Zimmerman waived his right to a stand-your-ground hearing before trial, and did not invoke it as part of the defense strategy. But it was included in the jury instructions.
In a portion of the interview that aired Monday, Juror B37 said she and the other five members believed Martin was the aggressor in the Feb. 26, 2012, confrontation. The remarks that aired Tuesday, however, were more nuanced.
"I think the roles changed," the juror explained. "I think George got in a little too deep, which he shouldn't have been there. But Trayvon decided that he wasn't going to let him scare him and get one over up on him. I think Travyon got mad and attacked him."
The controversial stand-your-ground law garnered new critics Tuesday, including U.S. Attorney General Eric Holder.
Speaking at the NAACP's annual convention in Orlando, Holder said the time had come "to question laws that senselessly expand the concept of self-defense and sow dangerous conflict in our neighborhoods."
Miami lawyer David Weinstein, a former state and federal prosecutor, called the speech "appropriate" in light of the concerns raised by civil rights organizations.
To date, more than 1 million people have signed an NAACP petition urging the U.S. Department of Justice to file federal civil rights violation charges against Zimmerman, the organization said.
"The Justice Department has a high burden of proof to meet before they can file any federal charges," Weinstein said. "His shifting of the focus from an investigation into possible civil rights-hate crime charges to an analysis of self-defense laws was the appropriate response. This approach will keep people's expectations in check and not create false hope."
The sentiment was echoed in Tallahassee, where more than 100 student activists crowded into Florida Gov. Rick Scott's office to demand a repeal of the self-defense law.
The activists, who called themselves the Dream Defenders, called on Scott to convene a special session of the Legislature dedicated to stand-your-ground, racial profiling and what they called the school-to-prison pipeline. They also called on Florida lawmakers to pass a Trayvon Martin Civil Rights Act.
"If the courts aren't going to deal with these issues, we have to call upon our elected officials to make changes," said Nailah Summers, 25, a Miami Beach native and president of the University of Florida chapter of the Dream Defenders.
Summers and the other protesters flooded Scott's office early Tuesday, and pledged to stay until they could meet with the governor.
There was one problem: Scott was in New York.
The young activists decided to wait for the governor's return.
When the Capitol closed at 5 p.m., police allowed about two dozen protesters to stay inside overnight. The Dream Defenders planned to dine on leftover pizza and sleep on the tile floors.
It was unclear when Scott would return to his office, or whether he planned to meet with the students Wednesday. But Scott spokeswoman Melissa Sellers pointed out that the governor had convened a task force last year to review the stand-your-ground law.
"The task force recommended that the law should not be overturned, and Gov. Scott agrees," Sellers said.
Protests elsewhere in the country were less peaceful. In Los Angeles, protesters broke windows and blocked a freeway. At least 14 people were arrested, according to published reports.

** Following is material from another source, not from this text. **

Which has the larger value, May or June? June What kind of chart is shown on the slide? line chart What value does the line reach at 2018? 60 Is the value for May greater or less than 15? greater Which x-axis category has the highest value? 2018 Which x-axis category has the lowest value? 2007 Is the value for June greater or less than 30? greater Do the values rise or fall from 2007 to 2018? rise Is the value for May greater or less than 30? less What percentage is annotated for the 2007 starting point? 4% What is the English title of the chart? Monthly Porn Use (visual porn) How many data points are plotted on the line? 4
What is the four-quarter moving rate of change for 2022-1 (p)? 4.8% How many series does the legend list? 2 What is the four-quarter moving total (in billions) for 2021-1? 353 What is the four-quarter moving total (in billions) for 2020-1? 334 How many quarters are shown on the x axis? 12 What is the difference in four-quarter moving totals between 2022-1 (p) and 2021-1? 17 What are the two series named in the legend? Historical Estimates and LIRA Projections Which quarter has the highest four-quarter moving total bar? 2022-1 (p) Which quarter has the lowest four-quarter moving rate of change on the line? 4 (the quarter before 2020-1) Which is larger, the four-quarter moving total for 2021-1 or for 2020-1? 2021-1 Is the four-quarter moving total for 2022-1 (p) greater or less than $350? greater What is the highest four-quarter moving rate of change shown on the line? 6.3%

Martin supporters also took to social media Tuesday, many to propose a boycott of Florida until stand-your-ground is repealed.

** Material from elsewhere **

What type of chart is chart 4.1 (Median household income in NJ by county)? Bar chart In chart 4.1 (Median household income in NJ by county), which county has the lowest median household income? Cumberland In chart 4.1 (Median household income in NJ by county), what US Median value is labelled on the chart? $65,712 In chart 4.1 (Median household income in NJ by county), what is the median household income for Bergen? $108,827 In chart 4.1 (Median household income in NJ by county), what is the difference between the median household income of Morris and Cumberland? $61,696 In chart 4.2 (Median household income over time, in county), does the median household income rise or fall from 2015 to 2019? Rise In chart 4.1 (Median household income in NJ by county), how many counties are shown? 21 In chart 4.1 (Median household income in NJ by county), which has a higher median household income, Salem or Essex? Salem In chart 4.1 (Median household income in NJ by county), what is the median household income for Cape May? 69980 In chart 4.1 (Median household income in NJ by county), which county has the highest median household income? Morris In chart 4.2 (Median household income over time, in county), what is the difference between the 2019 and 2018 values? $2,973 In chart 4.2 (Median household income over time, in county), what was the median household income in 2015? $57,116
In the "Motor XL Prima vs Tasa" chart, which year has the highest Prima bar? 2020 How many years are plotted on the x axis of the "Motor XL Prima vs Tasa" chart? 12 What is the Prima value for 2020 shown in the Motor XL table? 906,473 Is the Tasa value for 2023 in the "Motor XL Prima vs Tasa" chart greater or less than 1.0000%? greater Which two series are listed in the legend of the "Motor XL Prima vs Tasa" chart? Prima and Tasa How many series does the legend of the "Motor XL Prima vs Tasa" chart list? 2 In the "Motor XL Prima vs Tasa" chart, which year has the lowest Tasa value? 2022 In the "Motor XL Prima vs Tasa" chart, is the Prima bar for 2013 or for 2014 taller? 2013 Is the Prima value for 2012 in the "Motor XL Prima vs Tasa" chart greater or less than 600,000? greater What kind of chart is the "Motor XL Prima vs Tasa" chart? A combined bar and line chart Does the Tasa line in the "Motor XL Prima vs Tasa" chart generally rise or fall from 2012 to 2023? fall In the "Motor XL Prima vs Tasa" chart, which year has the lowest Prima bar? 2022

At least two online petitions on MoveOn.org demanding the law be reformed or repealed have attracted about 7,200 signatures. A separate Boycott Florida page on Facebook has more than 1,300 "likes."

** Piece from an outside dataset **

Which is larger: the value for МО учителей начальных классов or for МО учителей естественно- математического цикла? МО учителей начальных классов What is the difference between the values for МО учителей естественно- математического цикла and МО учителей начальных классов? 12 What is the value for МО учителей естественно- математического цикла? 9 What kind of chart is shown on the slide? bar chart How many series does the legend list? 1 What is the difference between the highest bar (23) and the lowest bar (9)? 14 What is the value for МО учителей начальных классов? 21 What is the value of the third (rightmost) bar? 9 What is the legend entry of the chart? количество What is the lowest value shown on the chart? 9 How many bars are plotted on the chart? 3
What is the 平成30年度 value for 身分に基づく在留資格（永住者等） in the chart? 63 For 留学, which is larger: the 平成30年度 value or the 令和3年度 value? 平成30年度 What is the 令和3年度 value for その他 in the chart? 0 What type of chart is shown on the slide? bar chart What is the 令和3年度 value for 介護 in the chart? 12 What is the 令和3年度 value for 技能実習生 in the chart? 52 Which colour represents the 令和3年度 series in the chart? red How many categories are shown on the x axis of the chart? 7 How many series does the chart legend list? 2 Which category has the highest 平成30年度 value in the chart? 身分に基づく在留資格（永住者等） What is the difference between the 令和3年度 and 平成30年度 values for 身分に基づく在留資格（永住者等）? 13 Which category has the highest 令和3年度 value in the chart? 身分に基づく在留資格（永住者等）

R&B legend Stevie Wonder announced during his Quebec City performance on Sunday that he would not perform in Florida until the stand-your-ground law is repealed.
"The truth is that for those of you who've lost in the battle for justice, wherever that fits in any part of the world we can't bring them back," he was quoted as saying in the Hollywood Reporter. "What we can do is we can let our voices be heard. And we can vote in our various countries throughout the world for change and equality for everybody."